Repeat the listing in full, exactly as it stands.

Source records
━━━━━━━━━━━━━━━━━━━━
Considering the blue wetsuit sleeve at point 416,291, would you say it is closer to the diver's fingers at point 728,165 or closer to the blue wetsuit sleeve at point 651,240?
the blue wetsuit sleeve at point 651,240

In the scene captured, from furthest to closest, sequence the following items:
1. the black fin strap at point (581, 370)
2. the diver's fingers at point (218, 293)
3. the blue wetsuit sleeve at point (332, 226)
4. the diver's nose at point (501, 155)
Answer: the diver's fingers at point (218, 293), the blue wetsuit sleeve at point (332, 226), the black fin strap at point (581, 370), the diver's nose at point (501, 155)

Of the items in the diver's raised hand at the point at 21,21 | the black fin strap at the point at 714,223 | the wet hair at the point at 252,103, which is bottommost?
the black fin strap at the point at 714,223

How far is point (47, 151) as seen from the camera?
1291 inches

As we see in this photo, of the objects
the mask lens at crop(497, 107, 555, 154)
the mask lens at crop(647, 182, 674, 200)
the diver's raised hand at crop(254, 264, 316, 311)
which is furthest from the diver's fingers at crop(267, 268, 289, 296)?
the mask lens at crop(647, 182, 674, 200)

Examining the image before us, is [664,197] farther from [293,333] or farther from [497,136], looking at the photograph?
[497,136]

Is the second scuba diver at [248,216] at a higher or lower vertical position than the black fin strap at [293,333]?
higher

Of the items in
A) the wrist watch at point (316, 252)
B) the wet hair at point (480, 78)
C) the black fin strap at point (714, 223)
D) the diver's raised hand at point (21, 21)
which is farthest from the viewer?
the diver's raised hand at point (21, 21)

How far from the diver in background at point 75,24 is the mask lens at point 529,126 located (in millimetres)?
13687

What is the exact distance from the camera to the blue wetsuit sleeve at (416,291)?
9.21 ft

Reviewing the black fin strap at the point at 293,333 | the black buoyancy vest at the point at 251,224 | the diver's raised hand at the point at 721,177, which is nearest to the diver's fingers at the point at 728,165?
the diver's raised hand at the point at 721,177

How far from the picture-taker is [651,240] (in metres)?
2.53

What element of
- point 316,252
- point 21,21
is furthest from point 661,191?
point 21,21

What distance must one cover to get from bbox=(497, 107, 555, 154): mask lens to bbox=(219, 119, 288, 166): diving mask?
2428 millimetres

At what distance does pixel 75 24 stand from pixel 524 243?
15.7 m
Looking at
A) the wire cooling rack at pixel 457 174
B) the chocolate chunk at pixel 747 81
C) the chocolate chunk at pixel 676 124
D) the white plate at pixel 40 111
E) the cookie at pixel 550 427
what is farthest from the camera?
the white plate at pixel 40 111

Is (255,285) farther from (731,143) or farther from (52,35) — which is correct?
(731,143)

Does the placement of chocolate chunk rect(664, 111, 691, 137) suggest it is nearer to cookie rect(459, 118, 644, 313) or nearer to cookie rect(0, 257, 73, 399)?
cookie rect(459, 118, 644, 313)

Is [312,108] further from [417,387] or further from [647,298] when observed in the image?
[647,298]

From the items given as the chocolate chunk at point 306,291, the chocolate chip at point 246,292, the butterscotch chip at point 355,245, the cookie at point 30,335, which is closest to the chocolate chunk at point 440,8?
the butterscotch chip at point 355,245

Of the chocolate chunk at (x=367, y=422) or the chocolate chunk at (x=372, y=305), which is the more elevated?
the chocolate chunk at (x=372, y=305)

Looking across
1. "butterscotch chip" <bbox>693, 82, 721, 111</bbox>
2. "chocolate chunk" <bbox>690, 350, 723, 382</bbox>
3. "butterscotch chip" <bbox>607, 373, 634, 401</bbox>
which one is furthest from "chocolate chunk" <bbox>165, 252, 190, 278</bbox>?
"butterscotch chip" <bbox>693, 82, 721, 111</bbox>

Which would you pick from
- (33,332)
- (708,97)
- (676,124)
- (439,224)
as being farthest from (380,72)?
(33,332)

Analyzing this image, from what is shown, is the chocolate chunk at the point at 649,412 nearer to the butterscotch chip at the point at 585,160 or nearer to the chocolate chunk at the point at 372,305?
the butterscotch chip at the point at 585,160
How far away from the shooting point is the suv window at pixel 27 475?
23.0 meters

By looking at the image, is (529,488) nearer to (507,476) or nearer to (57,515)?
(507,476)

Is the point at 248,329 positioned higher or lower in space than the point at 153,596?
━━━━━━━━━━━━━━━━━━━━
* _ANSWER FOR THIS EXERCISE_
Considering the blue wetsuit sleeve at point 416,291, would you say it is closer to the diver's fingers at point 728,165 or closer to the blue wetsuit sleeve at point 651,240?
the blue wetsuit sleeve at point 651,240

In the scene captured, from furthest to closest, sequence the following items:
1. the black fin strap at point (581, 370)
2. the diver's fingers at point (218, 293)
3. the blue wetsuit sleeve at point (332, 226)
4. the diver's nose at point (501, 155)
Answer: the diver's fingers at point (218, 293), the blue wetsuit sleeve at point (332, 226), the black fin strap at point (581, 370), the diver's nose at point (501, 155)

Of the items in the diver's raised hand at the point at 21,21 | the black fin strap at the point at 714,223 | the wet hair at the point at 252,103, which is bottommost?
the black fin strap at the point at 714,223

How far is point (47, 151) as seen from the camera?
1291 inches

As we see in this photo, of the objects
the mask lens at crop(497, 107, 555, 154)
the mask lens at crop(647, 182, 674, 200)
the diver's raised hand at crop(254, 264, 316, 311)
which is furthest from the diver's fingers at crop(267, 268, 289, 296)?
the mask lens at crop(647, 182, 674, 200)

Examining the image before us, is [664,197] farther from [293,333] or farther from [497,136], looking at the photograph?
[497,136]

Is the second scuba diver at [248,216] at a higher or lower vertical position than the black fin strap at [293,333]?
higher

Of the items in
A) the wrist watch at point (316, 252)
B) the wet hair at point (480, 78)
C) the black fin strap at point (714, 223)
D) the diver's raised hand at point (21, 21)
which is farthest from the viewer?
the diver's raised hand at point (21, 21)

How far from the diver in background at point 75,24 is the mask lens at point 529,126 located (in millimetres)?
13687

What is the exact distance from the camera to the blue wetsuit sleeve at (416,291)?
9.21 ft

Reviewing the black fin strap at the point at 293,333 | the black buoyancy vest at the point at 251,224 | the diver's raised hand at the point at 721,177, which is nearest to the diver's fingers at the point at 728,165?
the diver's raised hand at the point at 721,177

How far from the picture-taker is [651,240] (in metres)?
2.53

What element of
- point 316,252
- point 21,21
is furthest from point 661,191?
point 21,21

What distance must one cover to get from bbox=(497, 107, 555, 154): mask lens to bbox=(219, 119, 288, 166): diving mask?
2428 millimetres

At what distance does pixel 75 24 stand from pixel 524 243?
15.7 m
Looking at
A) the wire cooling rack at pixel 457 174
B) the chocolate chunk at pixel 747 81
C) the chocolate chunk at pixel 676 124
D) the white plate at pixel 40 111
E) the cookie at pixel 550 427
what is farthest from the camera?
the white plate at pixel 40 111

Is (255,285) farther from (731,143) or farther from (52,35) — which is correct?
(731,143)

Does the placement of chocolate chunk rect(664, 111, 691, 137) suggest it is nearer to cookie rect(459, 118, 644, 313) or nearer to cookie rect(0, 257, 73, 399)?
cookie rect(459, 118, 644, 313)

Is [312,108] further from [417,387] or further from [647,298] when observed in the image?
[647,298]

From the items given as the chocolate chunk at point 306,291, the chocolate chip at point 246,292, the butterscotch chip at point 355,245, the cookie at point 30,335, which is closest to the chocolate chunk at point 440,8?
the butterscotch chip at point 355,245

Of the chocolate chunk at (x=367, y=422) or the chocolate chunk at (x=372, y=305), which is the more elevated?
the chocolate chunk at (x=372, y=305)

Looking across
1. "butterscotch chip" <bbox>693, 82, 721, 111</bbox>
2. "chocolate chunk" <bbox>690, 350, 723, 382</bbox>
3. "butterscotch chip" <bbox>607, 373, 634, 401</bbox>
which one is furthest from "chocolate chunk" <bbox>165, 252, 190, 278</bbox>?
"butterscotch chip" <bbox>693, 82, 721, 111</bbox>

Which would you pick from
- (33,332)
- (708,97)
- (676,124)
- (439,224)
as being farthest from (380,72)?
(33,332)

Analyzing this image, from what is shown, is the chocolate chunk at the point at 649,412 nearer to the butterscotch chip at the point at 585,160 or nearer to the chocolate chunk at the point at 372,305?
the butterscotch chip at the point at 585,160
How far away from the shooting point is the suv window at pixel 27 475?
23.0 meters

By looking at the image, is (529,488) nearer to (507,476) or nearer to (57,515)?
(507,476)

Is the point at 248,329 positioned higher or lower in space than the point at 153,596?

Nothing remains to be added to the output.